Quem passa a pé ou de carro pelo viaduto da Rua General Telles nem de longe imagina a importância daquela edificação. Na época da construção havia, tão somente, três pontes ligando o Centro à Estação. As pessoas transitavam pela Voluntários da Franca (conhecida como Rua da Estação), pela General Carneiro ou pela General Osório (antiga Rua dos Bondes).
O viaduto foi edificado muito acima do leito do Córrego dos Bagres. A pista de rolamento se assenta sobre altas colunas de concreto.
A ponta da ponte, do lado da Estação, apóia-se em enormes pedras naturais. Na certa, o terreno era formado por uma íngreme encosta petrificada. Pela própria natureza, não havia chance alguma para um deslizamento de terra.
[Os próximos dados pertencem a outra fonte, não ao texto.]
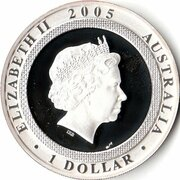 1 Dollar - Elizabeth II (4th Portrait - End of World War II) – obverse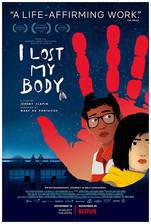 I Lost My Body movie cover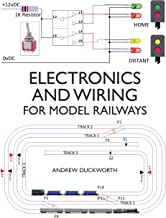 Electronics and Wiring for Model Railways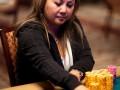 2012 WSOP: Den v obrazech 112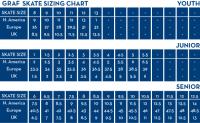 Graf Size Chart Edea Sizing Chart
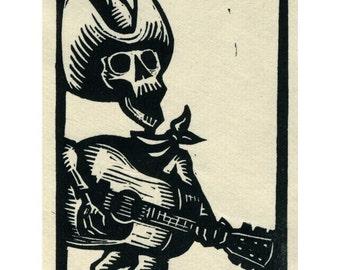 Calavera skeleton Guitarist original linocut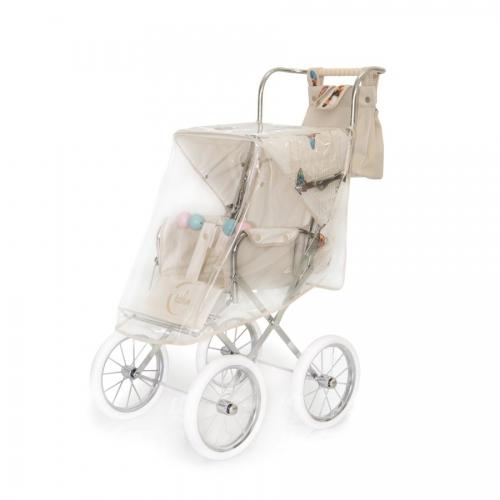burbuja-de-silla-beige-2300-be-bebelux-juguetes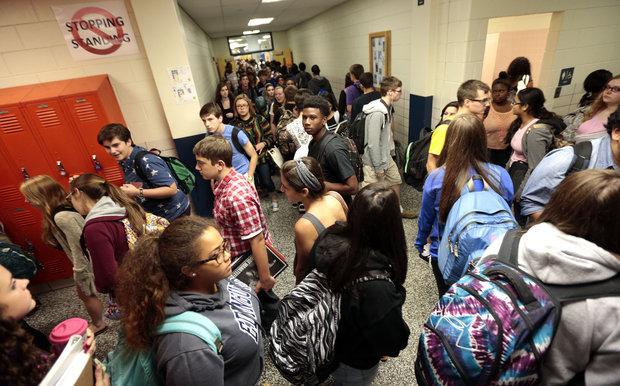school enrollment canton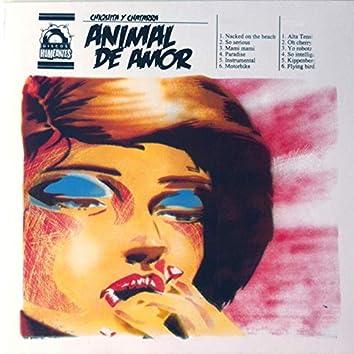 Animal De Amor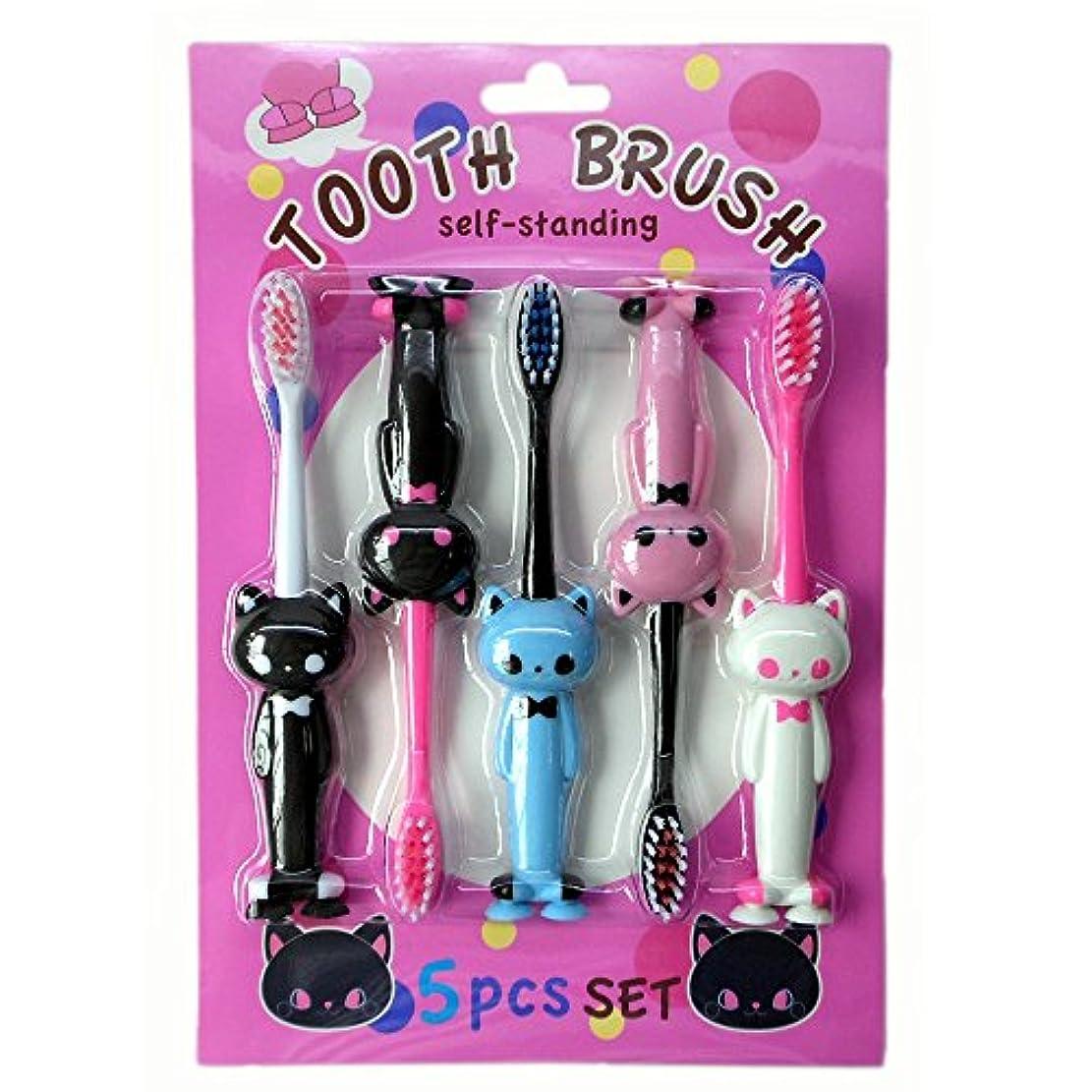 性別ドロップ説得力のある25453 /Y's TRADING/アニマル歯ブラシ5Pセット(ネコ)/動物/洗面所/エチケット/歯磨き/子供/ギフト/プレゼント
No entanto, passado algum tempo, com o rebaixamento do terreno para a continuidade da Avenida Dr. Antônio Barbosa Lima, que logo adiante passa a ser denominada Avenida Hélio Palermo (você entende a política para denominação de ruas em Franca?), a encosta começou a deslizar à primeira chuva. Restou, então, construir uma barragem de pedras para conter a terra. A terra desliza quando o homem mexe nela sem os devidos cuidados. O Córrego dos Bagres nasce no começo da Avenida Adhemar de Barros.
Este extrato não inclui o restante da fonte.